Yoko Okumura’s “Ball of Twine (Kansas)” should have been titled “What’s the Matter with Kansas.” Regardless, it does a nice job tapping into both the nostalgia of road trips and the uneasy feeling you get when driving through long, flat, not-particularly-well-lit states like Kansas. In this case, the scenic attraction Susan and her daughter Amelia stop to gawk at, the titular twine, seems to exert an uncanny control over the entire town. Even Sheriff Stallings is rather unhelpful when Amelia disappears, but Susan is not about to be intimidated by their cultish small-town ways.

Ming-Na Wen really makes these three ex-quibis standout with her fierce axe-wielding performance as Susan. She is pretty awesome, plus Karen Allen is quite sinister, in an unusually understated kind of way, as Sheriff Stallings. There are also some cool makeup effects going on, as an extra bonus.

“Scared Stiff (Oregon)” directed by Ryan Spindell (who helmed
The Mortuary Collection) is a shorty—just two quibbles, or whatever. It is also a pretty straightforward tale of a taxidermist and the Big Foot-like roadkill brought to him by a yokel. Right, what could go wrong? Some entertainingly gory practical effects, that’s what.
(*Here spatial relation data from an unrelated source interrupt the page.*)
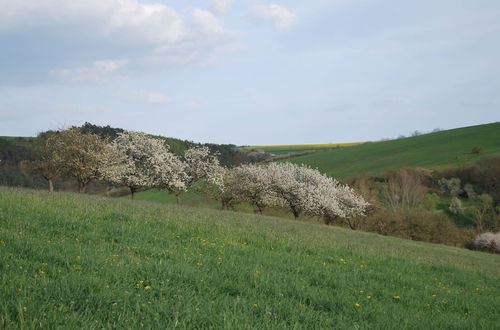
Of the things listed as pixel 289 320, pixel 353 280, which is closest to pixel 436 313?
pixel 353 280

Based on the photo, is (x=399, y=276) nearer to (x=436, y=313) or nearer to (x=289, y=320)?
(x=436, y=313)

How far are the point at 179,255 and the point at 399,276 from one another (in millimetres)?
6198

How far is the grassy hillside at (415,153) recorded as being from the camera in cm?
9069

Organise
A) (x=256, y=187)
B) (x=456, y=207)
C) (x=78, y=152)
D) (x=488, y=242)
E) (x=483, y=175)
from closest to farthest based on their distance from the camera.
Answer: (x=78, y=152) < (x=488, y=242) < (x=256, y=187) < (x=456, y=207) < (x=483, y=175)

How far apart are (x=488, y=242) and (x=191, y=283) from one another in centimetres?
5315

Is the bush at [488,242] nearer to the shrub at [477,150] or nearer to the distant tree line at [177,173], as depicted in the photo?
the distant tree line at [177,173]

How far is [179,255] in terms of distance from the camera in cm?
940

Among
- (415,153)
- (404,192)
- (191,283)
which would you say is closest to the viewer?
(191,283)

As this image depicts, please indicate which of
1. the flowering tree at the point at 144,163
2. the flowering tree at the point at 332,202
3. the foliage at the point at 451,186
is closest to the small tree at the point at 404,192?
the foliage at the point at 451,186

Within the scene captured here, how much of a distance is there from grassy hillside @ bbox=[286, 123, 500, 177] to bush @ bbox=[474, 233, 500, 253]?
3469cm

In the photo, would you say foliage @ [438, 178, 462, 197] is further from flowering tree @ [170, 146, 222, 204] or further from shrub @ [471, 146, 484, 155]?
flowering tree @ [170, 146, 222, 204]

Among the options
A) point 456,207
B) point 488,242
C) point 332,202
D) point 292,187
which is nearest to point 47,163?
point 292,187

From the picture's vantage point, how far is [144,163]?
50.0 metres

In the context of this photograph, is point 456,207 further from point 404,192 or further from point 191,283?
point 191,283
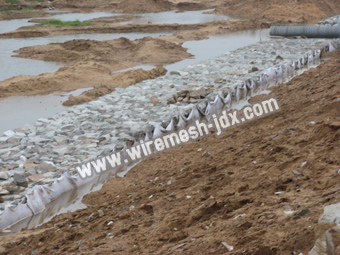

James Ransone is weirdly sympathetic as the socially awkward Sebastian Klepner, while Emily Hampshire provides an amusingly ironic wrap-around as his colleague, Megan Bloom.

The most violent state of the first “season” might be “Grey Cloud Island (Minnesota),” written and directed by Brian Netto & Adam Schindler. The rural island is purportedly the Minnesota equivalent of Buckout Road. Bad things tend to happen there and they will definitely happen to the four fraternity pledges who get dumped there. They are supposed to find their way back to their hazers, but instead, they stumble across a cult that has a woman chained up on an altar, awaiting some kind of sacrificial ritual. Unfortunately, these kids are pretty dumb, so even after they take her down, they can’t unshackle her, so won’t get far fleeing the scene.

This is a pretty intense episode, involving the kind of horror in which viewer paranoia keeps compounding. Asa Butterfield adds a bit of name-recognition as the more nebbish pledge, but the real stars are the eerie locations and the creepy set design.

Arguably, the best of the first original release-batch is Alejandro Brugues’ “Destino (Florida),” written by Gregg Hale and Eduardo Sanchez, going back to their
Blair Witch found footage roots. In this case, it is dash-cam, body-cam, and CCTV security cam footage that is stitched together, in a surprisingly fluid manner. Cuban-American cop Maria Vazquez has a bad feeling about a call involving a stolen goat. She is afraid it might involve something evil from the old country—almost as evil as Castro himself.

Danay Garcia is terrific as Vazquez and the unholy business she and her partner Scott Wilke step into is all kinds of scary. Yet, what really makes the three-parts of “Destino” so effective is the chemistry between Garcia and Greyston Holt as her partner. They really look, sound, and act like cops—but cops from radically different backgrounds. In a different series, their compatibility would be a source of encouragement, but ancient evil forces don’t care about the Miami PD’s espirit de corps.

From Michigan to Florida, the quality of
50 States holds fairly consistent. “Destino” is probably the best episode and Wen probably serves up the best performance, but there are no out-and-out clunkers in these five states. Fans of the horror anthology format can certainly start 50 States of Fright with confidence, when it makes its Roku Channel debut this Friday (10/15).